From an Australian paper:

RADICALLY improved treatments for one of the world's worst health scourges are looking more likely after scientists reported patients were cured more quickly and more often if an experimental new drug was added to the normal therapy.


Excerpt from a financial article at the Motley Fool:

Yesterday, at the European Association for the Study of the Liver (EASL) conference, Vertex reported heartening new clinical trial data for its lead drug, telaprevir.

Vertex dispelled any ambiguity about the PROVE-2 results. Its new efficacy data showed that 68% of telaprevir-treated patients were ultimately cured of hepatitis C, compared to only 48% of patients in the control group. Obviously, that's a far more promising outcome, and it matches PROVE-1's 20-percentage-point improvement on current treatments' cure rates.

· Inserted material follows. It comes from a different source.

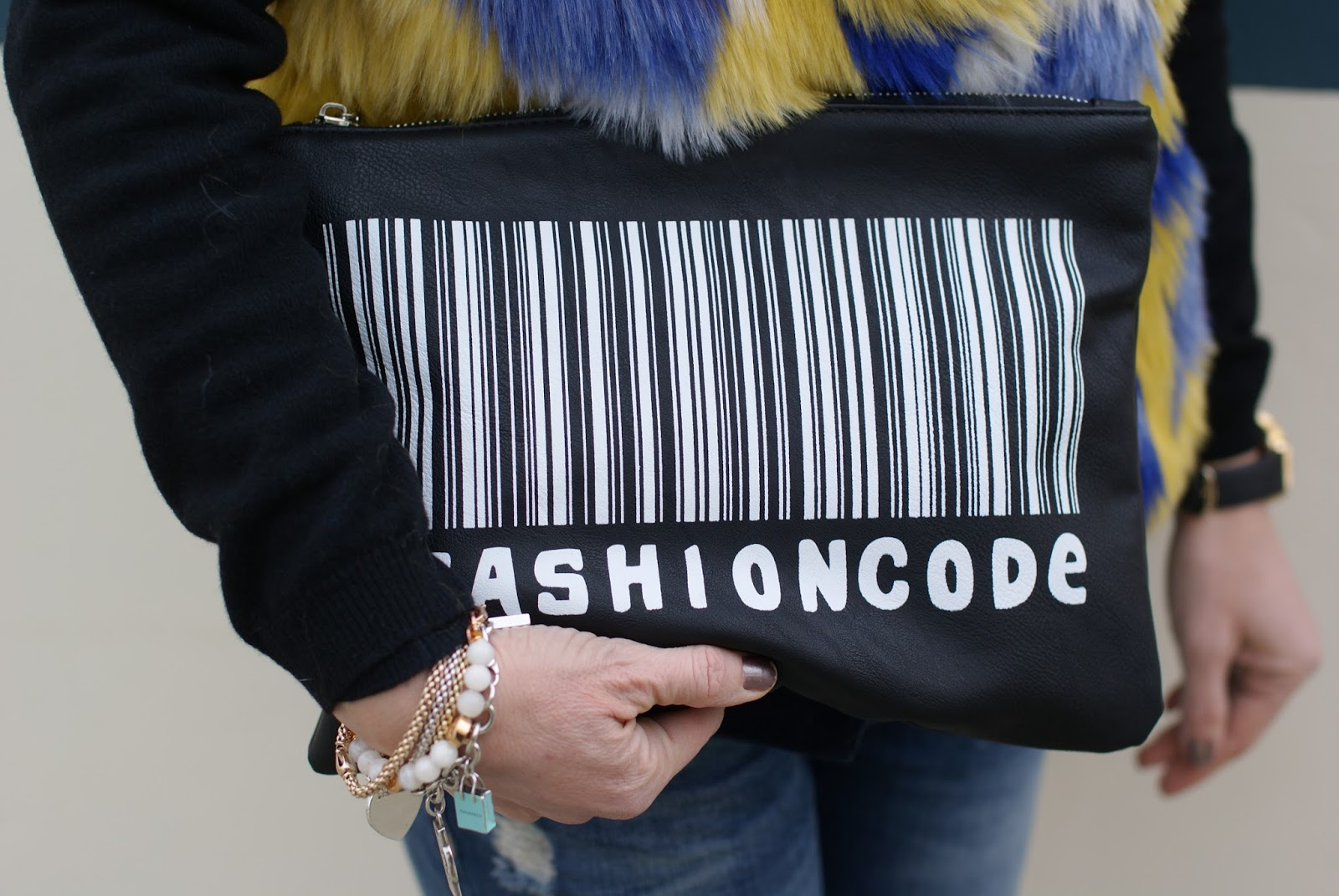 Fashion code clutch from Zara on Fashion and Cookies fashion blog, fashion blogger style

And I bet the late breaker news on boceprevir and others will be good as well. The 2011 is a bummer to read...I am barreling down the road toward treatment, but if I fail at least there is hope for a Plan B now.
41 Responses
476246 tn?1418874514
That's great news... I wish they would announce when it is finally going to be on the market. ????? It's like having someone dangle a delicious piece of chocolate cake in front of your mouth.... but you can't reach it.

446474 tn?1446351282
"Neil Graham, the Adelaide-trained doctor who is leading the hepatitis C program for telaprevir's maker, Boston-based drug company Vertex, said that if subsequent trials went well, an application to register the drug could be lodged with US regulators in 2011.


408795 tn?1324939275
The 68% is very good news and goes along with what the nurse at UCD told me about how things have been going with their study trials.  She told me when I went there to join a trial that their overall percentage rate was close to 70% with the persons who completed and reached SVR.  I'm barrelling down the road to that "whiter shade of pale", as well.  I was told that I would receive the consent form around mid- May.  Here's to hoping that all goes well and we all have minimum sx.  God Bless  
158241 tn?1237723123
no, 68% is not good. The patients were native to therapy, no relapsers or nonresponders. Handselected patients. In addition, the 32%  who failed SVR might have resistent clones now against the complete class of proteaseinhibitors and have lost this option for ever, even when there are second generation PIs available.
If one has enough time, it might be better to wait for quadrupel therapy (eg with Telaprevir and R1626) to avoid resistent clones.

476246 tn?1418874514
Thank you for the information. :-)

Avatar universal
Drofi: no, 68% is not good. The patients were native to therapy, no relapsers or nonresponders.
The study compared treatment naive to treatment naive. 68% SVR compared to 48% SVR but perhaps more important IN HALF THE TIME. 24 weeks for Telaprevir as compared to 48 weeks of SOC. That's half the exposure to interferon. What's more, the Telaprevir group had an 18% drop out rate compared to 4% SOC. That could be read two ways -- but one way is that the 68% SVR figure could be a lot higher if they are able to come up with effecive solutions to combat the rash and/or shorten Telaprevir exposure in the future to perhaps even eliminate the rash. I'd say these results are "radically improved" over SOC, using the words of the Australian paper. As to the potential of losing the option to treat with PIs forever, I haven't seen anything published to suggest that this risk outweighs the benefits.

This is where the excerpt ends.